§ **THE TASK**:
Please extract every one of the lines below word for word, leaving the pictures out of your answer.

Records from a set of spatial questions
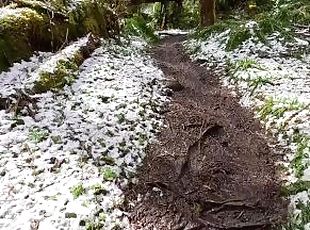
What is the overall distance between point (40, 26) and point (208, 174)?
19.0ft

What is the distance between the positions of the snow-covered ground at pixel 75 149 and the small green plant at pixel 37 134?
0.05ft

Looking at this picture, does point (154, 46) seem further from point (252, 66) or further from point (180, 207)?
point (180, 207)

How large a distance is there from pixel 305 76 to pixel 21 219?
269 inches

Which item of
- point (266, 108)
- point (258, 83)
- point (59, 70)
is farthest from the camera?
point (258, 83)

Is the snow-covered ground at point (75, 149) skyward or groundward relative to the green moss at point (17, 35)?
groundward

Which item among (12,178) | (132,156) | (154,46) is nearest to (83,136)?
(132,156)

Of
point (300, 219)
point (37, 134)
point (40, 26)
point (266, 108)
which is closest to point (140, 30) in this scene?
point (40, 26)

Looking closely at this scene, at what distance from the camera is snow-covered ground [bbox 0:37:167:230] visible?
4660 mm

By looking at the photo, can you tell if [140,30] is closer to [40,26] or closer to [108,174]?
[40,26]

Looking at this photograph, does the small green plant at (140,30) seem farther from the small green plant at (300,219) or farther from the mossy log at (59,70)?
the small green plant at (300,219)

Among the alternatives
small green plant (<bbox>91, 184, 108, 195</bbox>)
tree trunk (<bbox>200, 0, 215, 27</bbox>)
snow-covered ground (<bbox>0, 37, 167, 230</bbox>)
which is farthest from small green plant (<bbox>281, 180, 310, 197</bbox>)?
tree trunk (<bbox>200, 0, 215, 27</bbox>)

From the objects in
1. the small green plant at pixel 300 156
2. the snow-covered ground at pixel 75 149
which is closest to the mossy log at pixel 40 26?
the snow-covered ground at pixel 75 149

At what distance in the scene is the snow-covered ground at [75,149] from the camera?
15.3 ft

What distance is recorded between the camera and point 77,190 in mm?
4945
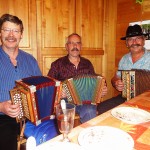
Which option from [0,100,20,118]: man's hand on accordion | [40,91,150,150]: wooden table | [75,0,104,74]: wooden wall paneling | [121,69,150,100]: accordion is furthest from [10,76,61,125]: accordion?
[75,0,104,74]: wooden wall paneling

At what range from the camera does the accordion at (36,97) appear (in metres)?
1.34

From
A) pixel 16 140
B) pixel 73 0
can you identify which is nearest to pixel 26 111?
pixel 16 140

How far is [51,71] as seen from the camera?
238 cm

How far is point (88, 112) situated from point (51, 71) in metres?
0.75

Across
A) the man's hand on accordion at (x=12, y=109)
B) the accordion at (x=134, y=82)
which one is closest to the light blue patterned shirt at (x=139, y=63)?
the accordion at (x=134, y=82)

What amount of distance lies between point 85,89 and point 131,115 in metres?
0.85

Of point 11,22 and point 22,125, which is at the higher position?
point 11,22

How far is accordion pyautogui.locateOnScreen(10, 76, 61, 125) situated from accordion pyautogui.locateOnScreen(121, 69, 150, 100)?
83 centimetres

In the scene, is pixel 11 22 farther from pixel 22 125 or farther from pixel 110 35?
pixel 110 35

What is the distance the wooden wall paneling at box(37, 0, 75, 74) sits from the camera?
2.41 meters

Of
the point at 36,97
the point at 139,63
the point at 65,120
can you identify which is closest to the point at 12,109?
the point at 36,97

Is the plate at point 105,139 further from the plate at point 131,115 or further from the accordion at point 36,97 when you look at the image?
the accordion at point 36,97

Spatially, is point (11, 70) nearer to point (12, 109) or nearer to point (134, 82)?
point (12, 109)

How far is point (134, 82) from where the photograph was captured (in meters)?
1.95
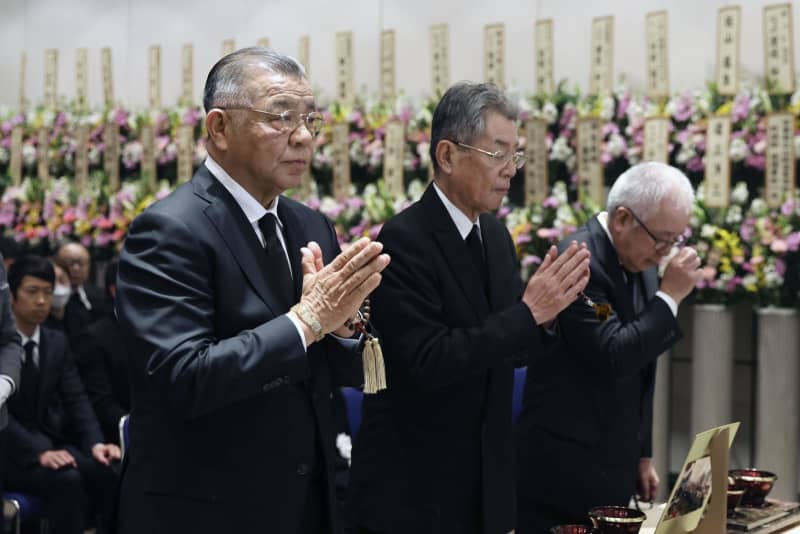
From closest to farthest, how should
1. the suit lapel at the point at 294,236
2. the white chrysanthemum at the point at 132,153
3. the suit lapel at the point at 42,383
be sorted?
the suit lapel at the point at 294,236
the suit lapel at the point at 42,383
the white chrysanthemum at the point at 132,153

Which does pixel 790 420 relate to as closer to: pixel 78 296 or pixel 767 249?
pixel 767 249

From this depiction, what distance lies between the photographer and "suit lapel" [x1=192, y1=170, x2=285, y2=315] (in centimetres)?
178

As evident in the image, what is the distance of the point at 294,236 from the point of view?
193 centimetres

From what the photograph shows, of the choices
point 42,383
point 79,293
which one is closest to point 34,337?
point 42,383

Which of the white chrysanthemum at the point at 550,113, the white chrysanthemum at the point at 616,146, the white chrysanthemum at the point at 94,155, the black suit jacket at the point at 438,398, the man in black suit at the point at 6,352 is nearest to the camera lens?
the black suit jacket at the point at 438,398

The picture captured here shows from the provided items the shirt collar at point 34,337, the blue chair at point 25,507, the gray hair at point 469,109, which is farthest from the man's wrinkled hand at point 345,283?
the shirt collar at point 34,337

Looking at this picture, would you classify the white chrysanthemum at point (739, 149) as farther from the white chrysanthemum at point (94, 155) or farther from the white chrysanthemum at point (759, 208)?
the white chrysanthemum at point (94, 155)

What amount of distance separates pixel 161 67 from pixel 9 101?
143 centimetres

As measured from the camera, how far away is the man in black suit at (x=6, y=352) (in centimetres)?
292

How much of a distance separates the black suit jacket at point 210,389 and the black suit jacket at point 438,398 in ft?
1.19

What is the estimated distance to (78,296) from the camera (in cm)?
582

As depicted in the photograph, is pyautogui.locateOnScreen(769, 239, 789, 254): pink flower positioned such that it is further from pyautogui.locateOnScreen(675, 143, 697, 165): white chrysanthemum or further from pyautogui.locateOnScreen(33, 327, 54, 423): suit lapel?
pyautogui.locateOnScreen(33, 327, 54, 423): suit lapel

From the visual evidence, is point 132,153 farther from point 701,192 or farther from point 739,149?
point 739,149

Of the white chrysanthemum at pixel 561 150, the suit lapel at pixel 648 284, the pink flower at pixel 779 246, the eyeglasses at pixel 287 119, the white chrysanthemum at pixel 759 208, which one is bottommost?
the suit lapel at pixel 648 284
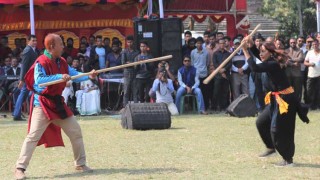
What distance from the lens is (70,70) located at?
9227 mm

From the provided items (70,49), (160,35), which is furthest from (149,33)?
(70,49)

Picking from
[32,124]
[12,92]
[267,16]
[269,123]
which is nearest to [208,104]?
[12,92]

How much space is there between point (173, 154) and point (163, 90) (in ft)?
21.2

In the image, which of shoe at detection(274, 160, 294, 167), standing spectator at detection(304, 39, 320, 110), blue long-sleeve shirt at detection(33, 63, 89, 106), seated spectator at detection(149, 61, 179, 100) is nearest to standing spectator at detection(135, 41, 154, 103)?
seated spectator at detection(149, 61, 179, 100)

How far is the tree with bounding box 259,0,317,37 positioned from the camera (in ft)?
128

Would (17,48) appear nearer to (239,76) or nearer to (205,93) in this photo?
(205,93)

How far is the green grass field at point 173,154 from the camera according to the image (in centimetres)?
894

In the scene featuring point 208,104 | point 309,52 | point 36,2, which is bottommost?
point 208,104

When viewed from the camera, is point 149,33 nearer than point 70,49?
Yes

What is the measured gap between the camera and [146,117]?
13.5 m

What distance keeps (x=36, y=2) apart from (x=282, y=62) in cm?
1125

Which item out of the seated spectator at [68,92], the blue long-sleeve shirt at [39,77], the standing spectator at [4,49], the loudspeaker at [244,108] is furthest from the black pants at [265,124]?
the standing spectator at [4,49]

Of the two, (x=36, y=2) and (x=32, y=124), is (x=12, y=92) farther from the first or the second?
(x=32, y=124)

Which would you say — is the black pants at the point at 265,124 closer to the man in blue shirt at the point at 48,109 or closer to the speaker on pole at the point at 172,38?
the man in blue shirt at the point at 48,109
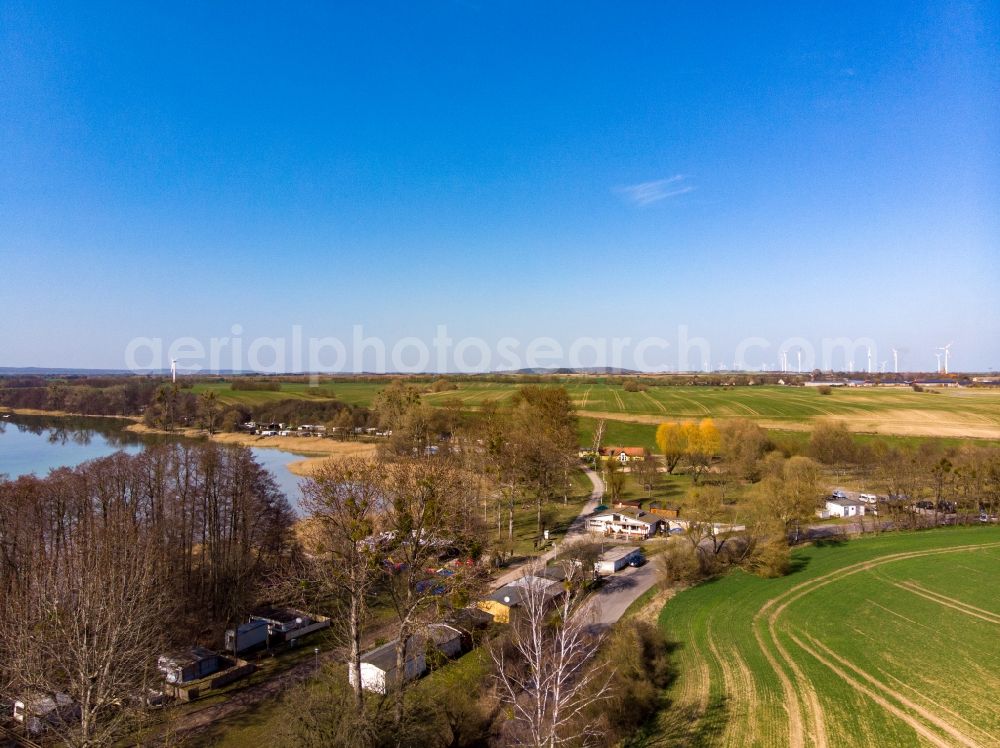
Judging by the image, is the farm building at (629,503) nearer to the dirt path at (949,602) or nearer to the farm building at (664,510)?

§ **TASK OUTPUT**:
What is the overall distance between point (40, 26) and point (208, 174)?
19.0ft

What is the distance between the positions of the snow-covered ground at pixel 75 149 and the small green plant at pixel 37 134?
0.05ft

Looking at this picture, does point (154, 46) seem further from point (252, 66) or further from point (180, 207)?
point (180, 207)

How large a distance is there from pixel 305 76 to pixel 21 219?
269 inches

Which item of
- point (266, 108)
- point (258, 83)
- point (59, 70)
is farthest from the camera?
point (258, 83)

Is the snow-covered ground at point (75, 149) skyward or groundward relative to the green moss at point (17, 35)?
groundward

Which item among (12,178) | (132,156) | (154,46) is nearest to (83,136)?
(132,156)

Of
point (300, 219)
point (37, 134)
point (40, 26)
point (266, 108)
which is closest to point (140, 30) in this scene?
point (40, 26)

Looking closely at this scene, at what distance from the camera is snow-covered ground [bbox 0:37:167:230] visible?
4660 mm

By looking at the photo, can you tell if [140,30] is closer to [40,26] or closer to [108,174]?
[40,26]

Looking at this photograph, does the small green plant at (140,30) seem farther from the small green plant at (300,219) or farther from the mossy log at (59,70)?
the small green plant at (300,219)

Among the alternatives
small green plant (<bbox>91, 184, 108, 195</bbox>)
tree trunk (<bbox>200, 0, 215, 27</bbox>)
snow-covered ground (<bbox>0, 37, 167, 230</bbox>)
which is farthest from small green plant (<bbox>281, 180, 310, 197</bbox>)?
tree trunk (<bbox>200, 0, 215, 27</bbox>)

From the objects in
1. the small green plant at pixel 300 156
2. the snow-covered ground at pixel 75 149
which is closest to the mossy log at pixel 40 26?
the snow-covered ground at pixel 75 149

At what distance in the scene is the snow-covered ground at [75,149] from the camera?
15.3 ft

What distance is recorded between the camera and point 77,190 in mm?
4945
Which option from [0,100,20,118]: man's hand on accordion | [40,91,150,150]: wooden table | [75,0,104,74]: wooden wall paneling | [121,69,150,100]: accordion is furthest from [10,76,61,125]: accordion?
[75,0,104,74]: wooden wall paneling

At what range from the camera does the accordion at (36,97) appear (in metres)?
1.34

From
A) pixel 16 140
B) pixel 73 0
can you identify which is nearest to pixel 26 111?
pixel 16 140

How far is [51,71] as seen from the camera?
238 cm

How far is point (88, 112) situated from point (51, 71) in metres?
0.75

Across
A) the man's hand on accordion at (x=12, y=109)
B) the accordion at (x=134, y=82)
which one is closest to the light blue patterned shirt at (x=139, y=63)?
the accordion at (x=134, y=82)

What amount of distance lies between point 85,89 and point 131,115 in metres?
0.85

Of point 11,22 and point 22,125, which is at the higher position?
point 11,22

How far is accordion pyautogui.locateOnScreen(10, 76, 61, 125) situated from accordion pyautogui.locateOnScreen(121, 69, 150, 100)?
83 centimetres

In the scene, is pixel 11 22 farther from pixel 22 125 or farther from pixel 110 35?
pixel 110 35

What is the distance the wooden wall paneling at box(37, 0, 75, 74) sits from the camera?
2.41 meters

Of
the point at 36,97
the point at 139,63
the point at 65,120
can you identify which is closest to the point at 12,109?
the point at 36,97

Is the plate at point 105,139 further from the plate at point 131,115 or further from the accordion at point 36,97 when you look at the image?
the accordion at point 36,97

Spatially, is point (11, 70) nearer to point (12, 109) or nearer to point (134, 82)?
point (12, 109)

How far is point (134, 82) from where the photograph was captured (in meters)?
1.95
From closest to farthest, how should
1. the suit lapel at the point at 294,236
2. the white chrysanthemum at the point at 132,153
3. the suit lapel at the point at 42,383
be sorted?
the suit lapel at the point at 294,236
the suit lapel at the point at 42,383
the white chrysanthemum at the point at 132,153

Which does pixel 790 420 relate to as closer to: pixel 78 296 or pixel 767 249?
pixel 767 249

From this depiction, what distance lies between the photographer and "suit lapel" [x1=192, y1=170, x2=285, y2=315] (in centimetres)?
178

As evident in the image, what is the distance of the point at 294,236 from the point of view?
193 centimetres

From what the photograph shows, of the choices
point 42,383
point 79,293
which one is closest to point 34,337?
point 42,383

Which of the white chrysanthemum at the point at 550,113, the white chrysanthemum at the point at 616,146, the white chrysanthemum at the point at 94,155, the black suit jacket at the point at 438,398, the man in black suit at the point at 6,352 is nearest to the camera lens?
the black suit jacket at the point at 438,398

The picture captured here shows from the provided items the shirt collar at point 34,337, the blue chair at point 25,507, the gray hair at point 469,109, which is farthest from the man's wrinkled hand at point 345,283?
the shirt collar at point 34,337

Looking at this picture, would you classify the white chrysanthemum at point (739, 149) as farther from the white chrysanthemum at point (94, 155) or farther from the white chrysanthemum at point (759, 208)?
the white chrysanthemum at point (94, 155)

What amount of distance separates pixel 161 67 from pixel 9 101?
143 centimetres

As measured from the camera, how far away is the man in black suit at (x=6, y=352) (in centimetres)?
292

How much of a distance separates the black suit jacket at point 210,389 and the black suit jacket at point 438,398 in ft?
1.19

What is the estimated distance to (78,296) from the camera (in cm)?
582

As depicted in the photograph, is pyautogui.locateOnScreen(769, 239, 789, 254): pink flower positioned such that it is further from pyautogui.locateOnScreen(675, 143, 697, 165): white chrysanthemum or further from pyautogui.locateOnScreen(33, 327, 54, 423): suit lapel?
pyautogui.locateOnScreen(33, 327, 54, 423): suit lapel

From the visual evidence, is point 132,153 farther from point 701,192 or farther from point 739,149?
point 739,149

Of the white chrysanthemum at pixel 561 150, the suit lapel at pixel 648 284, the pink flower at pixel 779 246, the eyeglasses at pixel 287 119, the white chrysanthemum at pixel 759 208, which one is bottommost?
the suit lapel at pixel 648 284
What distance from the lens is (70,70) located at?
9227 mm

From the provided items (70,49), (160,35), which is furthest from (149,33)?
(70,49)

Picking from
[32,124]
[12,92]
[267,16]
[269,123]
which is nearest to [208,104]?
[12,92]

How much space is there between point (173, 154) and point (163, 90) (in ft)?
21.2

In the image, which of shoe at detection(274, 160, 294, 167), standing spectator at detection(304, 39, 320, 110), blue long-sleeve shirt at detection(33, 63, 89, 106), seated spectator at detection(149, 61, 179, 100) is nearest to standing spectator at detection(135, 41, 154, 103)?
seated spectator at detection(149, 61, 179, 100)

How far is the tree with bounding box 259,0,317,37 positioned from the camera (in ft)?
128

Would (17,48) appear nearer to (239,76) or nearer to (205,93) in this photo?
(205,93)

How far is the green grass field at point 173,154 from the camera according to the image (in centimetres)?
894

In the scene featuring point 208,104 | point 309,52 | point 36,2, which is bottommost?
point 208,104

When viewed from the camera, is point 149,33 nearer than point 70,49?
Yes

What is the measured gap between the camera and [146,117]?
13.5 m

What distance keeps (x=36, y=2) apart from (x=282, y=62) in cm?
1125

Which item out of the seated spectator at [68,92], the blue long-sleeve shirt at [39,77], the standing spectator at [4,49], the loudspeaker at [244,108] is furthest from the black pants at [265,124]?
the standing spectator at [4,49]

Of the two, (x=36, y=2) and (x=32, y=124), is (x=12, y=92) farther from the first or the second?
(x=32, y=124)

Which would you say — is the black pants at the point at 265,124 closer to the man in blue shirt at the point at 48,109 or closer to the speaker on pole at the point at 172,38?
the man in blue shirt at the point at 48,109
Judging by the image, is the farm building at (629,503) nearer to the dirt path at (949,602) or nearer to the farm building at (664,510)?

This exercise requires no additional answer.